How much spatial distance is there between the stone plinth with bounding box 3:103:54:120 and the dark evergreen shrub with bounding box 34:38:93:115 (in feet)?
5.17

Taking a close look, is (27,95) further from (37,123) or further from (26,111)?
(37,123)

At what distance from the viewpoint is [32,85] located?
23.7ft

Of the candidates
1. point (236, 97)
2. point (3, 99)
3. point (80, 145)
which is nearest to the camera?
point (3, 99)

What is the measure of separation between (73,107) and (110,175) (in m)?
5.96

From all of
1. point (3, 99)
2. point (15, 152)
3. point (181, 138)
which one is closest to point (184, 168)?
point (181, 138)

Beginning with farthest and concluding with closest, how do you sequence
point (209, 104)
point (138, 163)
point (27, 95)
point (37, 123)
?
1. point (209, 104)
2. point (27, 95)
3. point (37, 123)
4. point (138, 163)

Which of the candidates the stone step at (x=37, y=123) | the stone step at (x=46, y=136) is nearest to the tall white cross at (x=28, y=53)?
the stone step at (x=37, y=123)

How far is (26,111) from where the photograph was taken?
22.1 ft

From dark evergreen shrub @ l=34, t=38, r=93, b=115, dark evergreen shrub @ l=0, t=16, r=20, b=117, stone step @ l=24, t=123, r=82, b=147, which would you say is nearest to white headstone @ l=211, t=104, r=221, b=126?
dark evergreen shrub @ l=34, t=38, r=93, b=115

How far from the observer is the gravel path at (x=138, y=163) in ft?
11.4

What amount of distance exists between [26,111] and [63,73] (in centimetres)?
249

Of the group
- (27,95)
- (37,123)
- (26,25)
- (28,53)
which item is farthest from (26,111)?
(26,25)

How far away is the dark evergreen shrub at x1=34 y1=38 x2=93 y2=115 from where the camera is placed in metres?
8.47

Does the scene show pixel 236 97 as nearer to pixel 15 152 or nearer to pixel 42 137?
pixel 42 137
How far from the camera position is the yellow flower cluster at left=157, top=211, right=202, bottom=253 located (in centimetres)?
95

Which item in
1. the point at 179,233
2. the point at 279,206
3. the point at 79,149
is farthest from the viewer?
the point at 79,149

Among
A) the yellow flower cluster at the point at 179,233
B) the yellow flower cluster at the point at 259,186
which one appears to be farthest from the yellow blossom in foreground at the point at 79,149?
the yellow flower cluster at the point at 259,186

• • • •

■ TAREFA ■
Transcreva todos os registros acima, do primeiro ao último, sem alterar nada.

■ RESPOSTA ■
How much spatial distance is there between the stone plinth with bounding box 3:103:54:120 and the dark evergreen shrub with bounding box 34:38:93:115 (in feet)?
5.17

Taking a close look, is (27,95) further from (37,123) or further from (26,111)?
(37,123)

At what distance from the viewpoint is [32,85] located?
23.7ft

Of the candidates
1. point (236, 97)
2. point (3, 99)
3. point (80, 145)
which is nearest to the camera?
point (3, 99)

What is the measure of separation between (73,107) and (110,175) (in m)?
5.96

From all of
1. point (3, 99)
2. point (15, 152)
3. point (181, 138)
which one is closest to point (184, 168)?
point (181, 138)

Beginning with farthest and concluding with closest, how do you sequence
point (209, 104)
point (138, 163)
point (27, 95)
point (37, 123)
?
1. point (209, 104)
2. point (27, 95)
3. point (37, 123)
4. point (138, 163)

Which of the candidates the stone step at (x=37, y=123) | the stone step at (x=46, y=136) is nearest to the tall white cross at (x=28, y=53)?
the stone step at (x=37, y=123)

How far is (26,111) from where the photograph was taken?
22.1 ft

From dark evergreen shrub @ l=34, t=38, r=93, b=115, dark evergreen shrub @ l=0, t=16, r=20, b=117, stone step @ l=24, t=123, r=82, b=147, which would you say is nearest to white headstone @ l=211, t=104, r=221, b=126?
dark evergreen shrub @ l=34, t=38, r=93, b=115

How far from the observer is the gravel path at (x=138, y=163) in ft?
11.4

What amount of distance exists between [26,111] and [63,73] (in centimetres)?
249

Of the group
- (27,95)
- (37,123)
- (26,25)
- (28,53)
which item is farthest from (26,111)?
(26,25)

How far away is the dark evergreen shrub at x1=34 y1=38 x2=93 y2=115 from where the camera is placed in metres?
8.47

Does the scene show pixel 236 97 as nearer to pixel 15 152 or nearer to pixel 42 137?
pixel 42 137
How far from the camera position is the yellow flower cluster at left=157, top=211, right=202, bottom=253 located (in centimetres)?
95

Which item in
1. the point at 179,233
2. the point at 279,206
3. the point at 79,149
is farthest from the viewer?
the point at 79,149

Among
A) the yellow flower cluster at the point at 179,233
B) the yellow flower cluster at the point at 259,186
which one appears to be farthest from the yellow blossom in foreground at the point at 79,149?
the yellow flower cluster at the point at 259,186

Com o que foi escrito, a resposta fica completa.